Background
William H. Moore was born on October 25, 1848, in Maine, New York, the son of Nathaniel F. Moore and Rachel Beckwith, of colonial descent. His father was a banker and his mother was the daughter of a banker.
William H. Moore was born on October 25, 1848, in Maine, New York, the son of Nathaniel F. Moore and Rachel Beckwith, of colonial descent. His father was a banker and his mother was the daughter of a banker.
After attending a seminary at Oneida and then the Cortland Academy at Homer, New York, he entered Amherst in 1867 but left in 1870 before graduation because of ill health.
He studied law and was admitted to the bar at Eau Claire, Wisconsin, in 1872, but in the same year went to Chicago, where he entered the offices of Edward A. Small, a leading corporation lawyer.
After a year and a half as managing clerk he was made partner, under the firm name of Small, Burke, and Moore. At Small's death in 1882 he took into partnership his younger brother, James Hobart Moore. They continued in active practice until 1887, and in later life Moore was commonly referred to as "Judge. " He gained wide repute for his skill in the intricacies of corporation law, but gradually the brothers forsook legal practice for corporate promotion and management. They were among the first to recognize the possibilities of industrial mergers in America, and - next to Morgan - perhaps the most important in developing them.

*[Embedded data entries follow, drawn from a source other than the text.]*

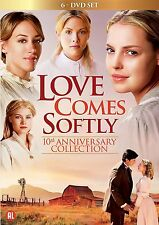 LOVE COMES SOFTLY : 6 Movie Collection   -  DVD - PAL Region 2 - Sealed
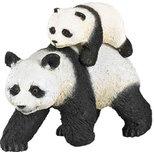Papo Panda Ve Yavrusu P50071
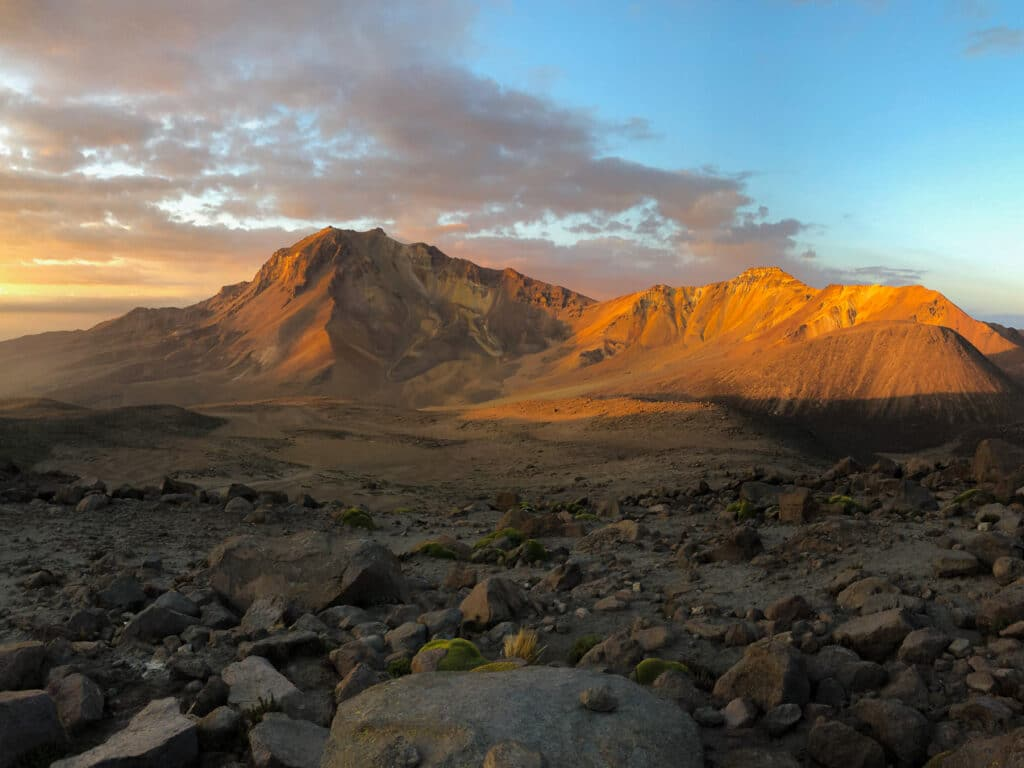 Sunset over the campsite before climbing Chachani in Peru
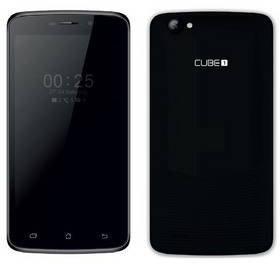CUBE1 S700 Czarny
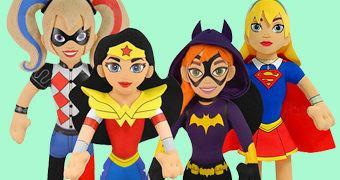 DC Super Hero Girls – Bonecas de Pelúcia Bleacher Creatures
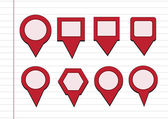 Map pointers mapping pins icon — Vecteur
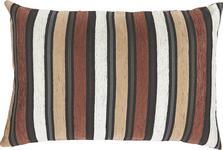ZIERKISSEN 40/60 cm - Hellbraun/Creme, Design, Textil (40/60cm) - Novel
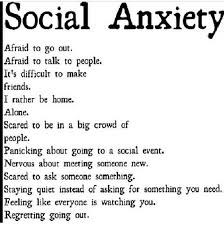 Social Anxiety Quotes Delectable Quotes About Having Social Anxiety 48 Quotes
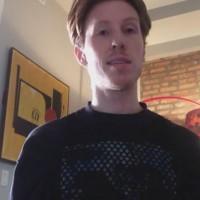 Роберт Уайтхед, автор проекта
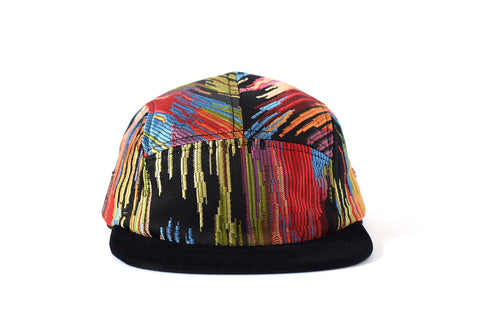 Kazlikoy Five Panel Hat (sb)
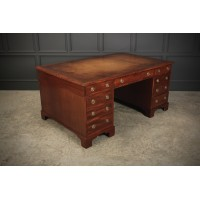 Very Large Regency Mahogany Partners Desk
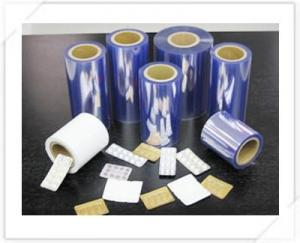 China Recycled Chemical Resistance Calendered PVC Film Extruded PVC Sheets on sale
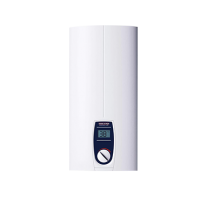 Напорные проточные водонагреватели Stiebel Eltron DEL 27 SLi с электронным управлением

Their first important venture was the reorganization of the Diamond Match Company with an increase of capitalization to $7, 500, 000 and later to $11, 000, 000. Six months later they reorganized a combination of strawboard manufacturers, with a capitalization of $7, 000, 000.

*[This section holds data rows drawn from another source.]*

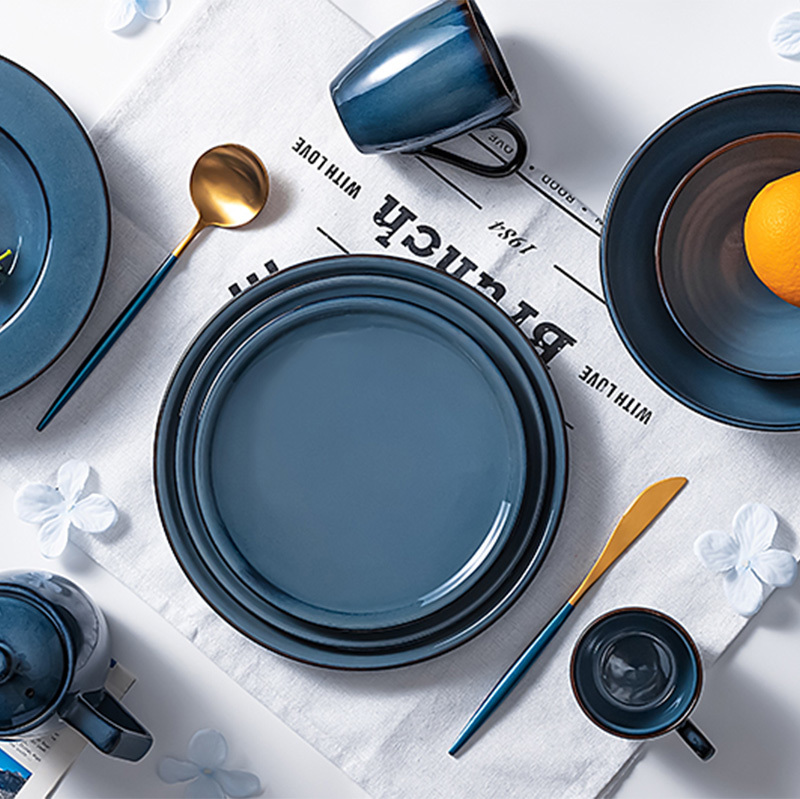 Lake Blue Collection - Hot Sale Color Glazed Dinnerware for Restaurant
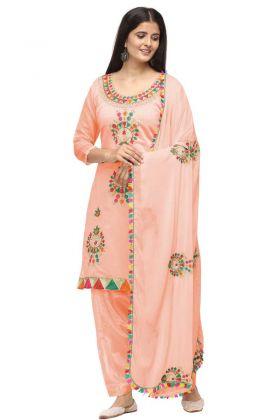 New Arrival In Peach Color Chanderi Cotton Patiala Salwar Suit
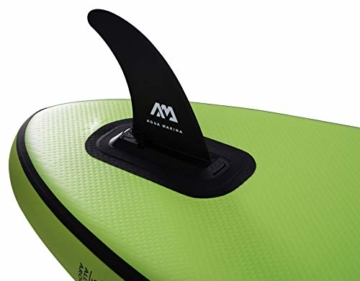 Aqua Marina Breeze 2020 kaufen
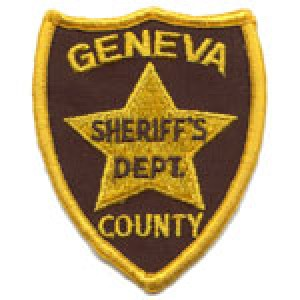Sheriff J  C  Woodham, Geneva County Sheriff's Department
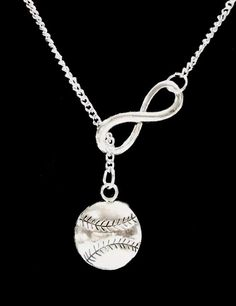 Infinity Baseball Softball Gift For Mom Y by HeavenlyCharmed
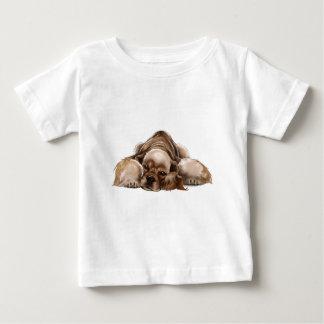American Cocker Spaniel Buff Cocker Infant T-Shirt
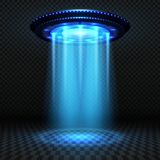 Aliens futuristic spaceship, ufo with blue lights. Invasion vector concept. Ufo invasion, spaceship and blue ray illustration Stock Photos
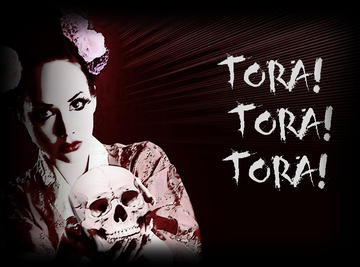 Mystery, by TORA! TORA! TORA! on OurStage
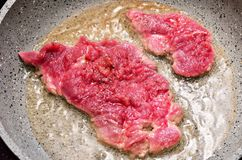 Strip Steak on the Pan Stock Images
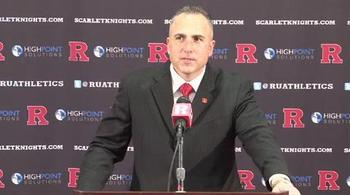 http://www.nj.com/rutgersfootball/index.ssf/2012/01/kyle_floods_contract_gives_him.html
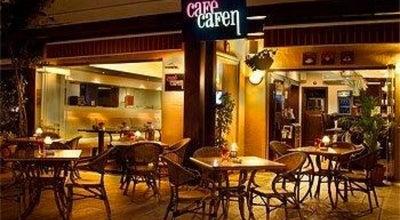 Photo of Cafe Cafe Cafen Bistro at Neyzen Tevfik Cad. No: 178, Muğla 48400, Turkey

In 1890 they brought several Eastern cracker factories together into the New York Biscuit Company, with a capitalization of $9, 000, 000. But Moore was playing for higher stakes than promotion returns. With other Chicago financiers to back him, he formed a pool to boost and sustain the price of Diamond Match in the Chicago Exchange. There was talk of technical improvements, and of negotiations with various foreign countries for contracts or the establishment of factories. It is not clear how much of this was genuine expectation on Moore's part, and how much unprincipled conjecture or less.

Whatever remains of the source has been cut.